Mutaffifîn sûresi (83), 18-21: “Hayır hayır, iyilerin yazısı muhakkak İlliyyîn’dedir. Bildin mi sen, İlliyyîn nedir? Yazılmış bir kitaptır o. Allah’a yaklaştırılmış melekler ona tanık olurlar.”
Ey, ebrârdan/iyilerden olan kullarının, kitabını bile özel olarak tutan Rabbim!
Ey, “İlliyyîn” adlı kitabı ancak kendisine yakın; “mukarrabûn” olan kullarına gösteren Rabbim!
Ey, iyi kullarını cennetle mükâfatlandırıp, kendilerine ağzı mühürlü, hâlis bir içecek sunan Rabbim!
Ey Rabbim! Mutaffifîn sûresinin (83), 26’ıncı âyetinde belirttiğin içecekten sun bizlere: “Onun sonu misktir. İşte ona imrensin artık imrenenler.”
Ey Rabbim! Bizleri, “el-Hafîz” isminin tecellileriyle, dünya hayatında yanlışlıklara düşmekten, şeytanın adımlarına uymaktan koru!
Ey Rabbim! Amellerimizin kaydedilip, muhafaza edildiği, amel defterlerimizin açılacağı o zorlu günde, affınla, sonsuz mağfiretin ve rahmetinle bizleri, iyi kullarının, has kullarının arasına kat.
Âl-i İmrân sûresi (3), 30: “O gün her nefis, ne hayır işlemişse, ne kötülük yapmışsa onları önünde hazır bulur. Yaptığı kötülüklerle kendi arasında uzak bir mesafe bulunsun ister. Allah, size asıl Kendisinden çekinmenizi emreder. Şüphesiz ki Allah, kullarını çok esirger.”
“Allahümme Rabbenâ, âtinâ fiddünya haseneten ve fil âhireti haseneten ve kınâ azâbennâr! Ve edhılnal cennete meal ebrâr!”

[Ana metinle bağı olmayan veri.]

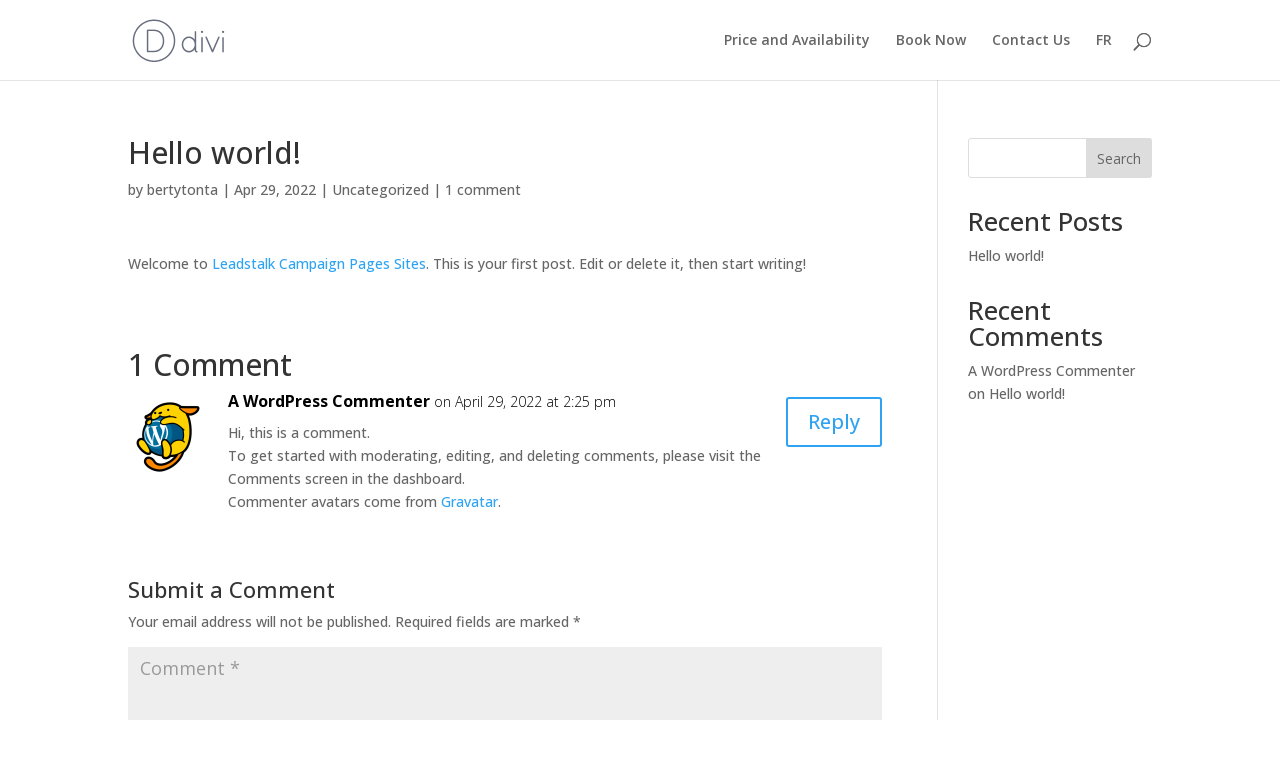

--- FILE ---
content_type: text/plain
request_url: https://www.google-analytics.com/j/collect?v=1&_v=j102&a=198867246&t=pageview&_s=1&dl=https%3A%2F%2Fadventure.tinoboats.com%2F2022%2F04%2F29%2Fhello-world%2F&ul=en-us%40posix&dt=Hello%20world!%20%7C%20Tino%20Boats&sr=1280x720&vp=1280x720&_u=YEBAAEABAAAAACAAI~&jid=654303290&gjid=1334680517&cid=675643934.1768642098&tid=UA-220104587-2&_gid=884339711.1768642098&_r=1&_slc=1&gtm=45He61e1n81TT22F65v867513463za200zd867513463&gcd=13l3l3l3l1l1&dma=0&tag_exp=103116026~103200004~104527906~104528501~104684208~104684211~105391253~115938466~115938468~116988316~117041588&z=2021622017
body_size: -453
content:
2,cG-1CDRJNW0NN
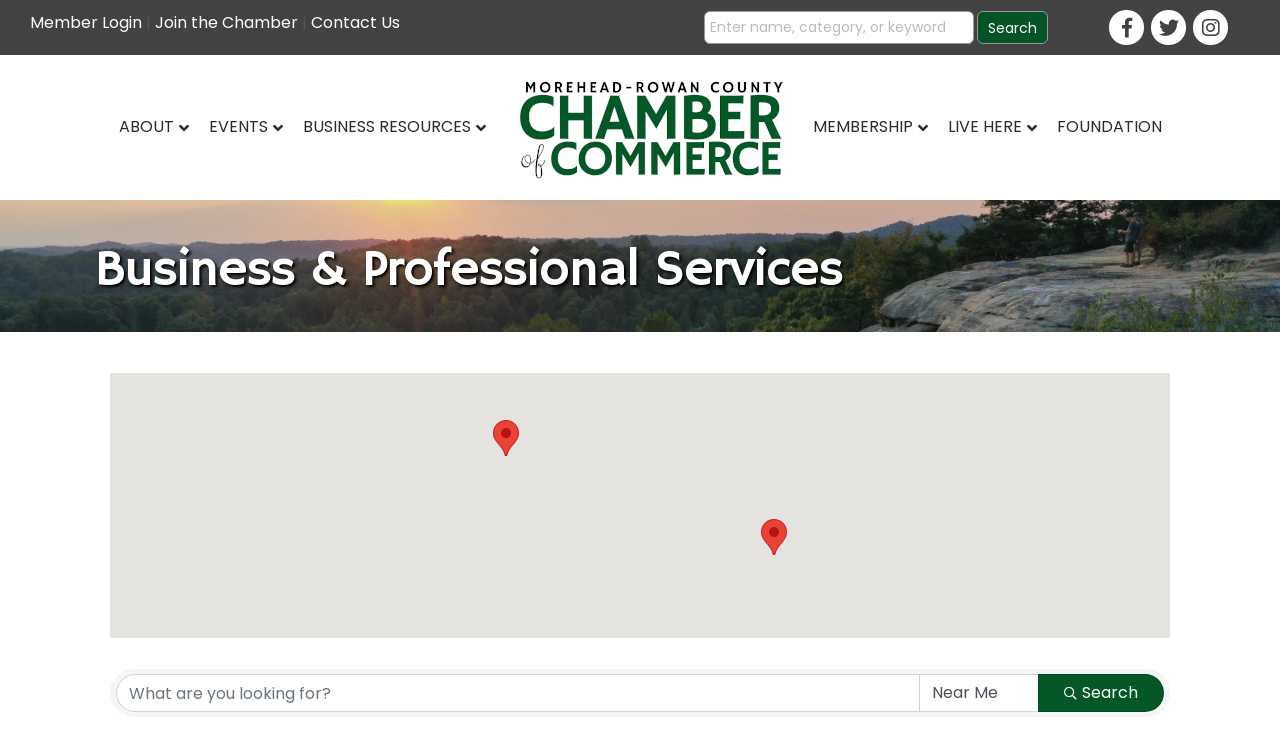

--- FILE ---
content_type: text/plain
request_url: https://www.google-analytics.com/j/collect?v=1&_v=j102&a=871407179&t=pageview&_s=1&dl=https%3A%2F%2Fbusiness.moreheadchamber.com%2Fdirectory%2FSearch%2Fbusiness-professional-services-161675%3Fcid%3D297313&ul=en-us%40posix&dt=Directory%20-%20Morehead-Rowan%20County%20Chamber%20of%20Commerce&sr=1280x720&vp=1280x720&_u=IEBAAEABAAAAACAAI~&jid=593467212&gjid=41482278&cid=681406870.1769909766&tid=UA-159855827-29&_gid=1056129504.1769909766&_r=1&_slc=1&z=486729340
body_size: -455
content:
2,cG-JVJS99LRFG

“Ey Allah’ım! Ey Rabbimiz! Bize dünyada ve ahirette iyilik ver! Ve ateşin azabından koru! Ve bizi cennete iyi kullarla beraber girdir!” Âmîn.
Havas ve Esrarı
El- Hafiz ismi şerifi, bütün maddi ve manevi tehlikelerden korunmak, özellikle nazar, cin, şeytan, büyü gibi kötülüklerden ve düşmanlardan korunmak için, “Ya Hafiz Celle Celalühü” diyerek 988 kere okunur.
Bu ismi şerifi üzerinde taşıyan ve zikreden kimse bereketini bulur, hatta yırtıcı hayvanlar arasında uyursa zarar görmez.
İngiliz Büyükelçisi, eski Osmanlı evlerinin dış duvarlarına asılan “Ya Hafız” (Ey Muhafaza eden, koruyan Rabbimiz) levhalarını görünce dayanamamış ve Keçecizade Fuad Paşa”ya bunların ne olduğunu sormuş.
Fuad Paşa, İngilizin tam anlayacağı dille cevap vermiş:
– O gördükleriniz, Osmanlının Sigorta Şirketinin levhalarıdır.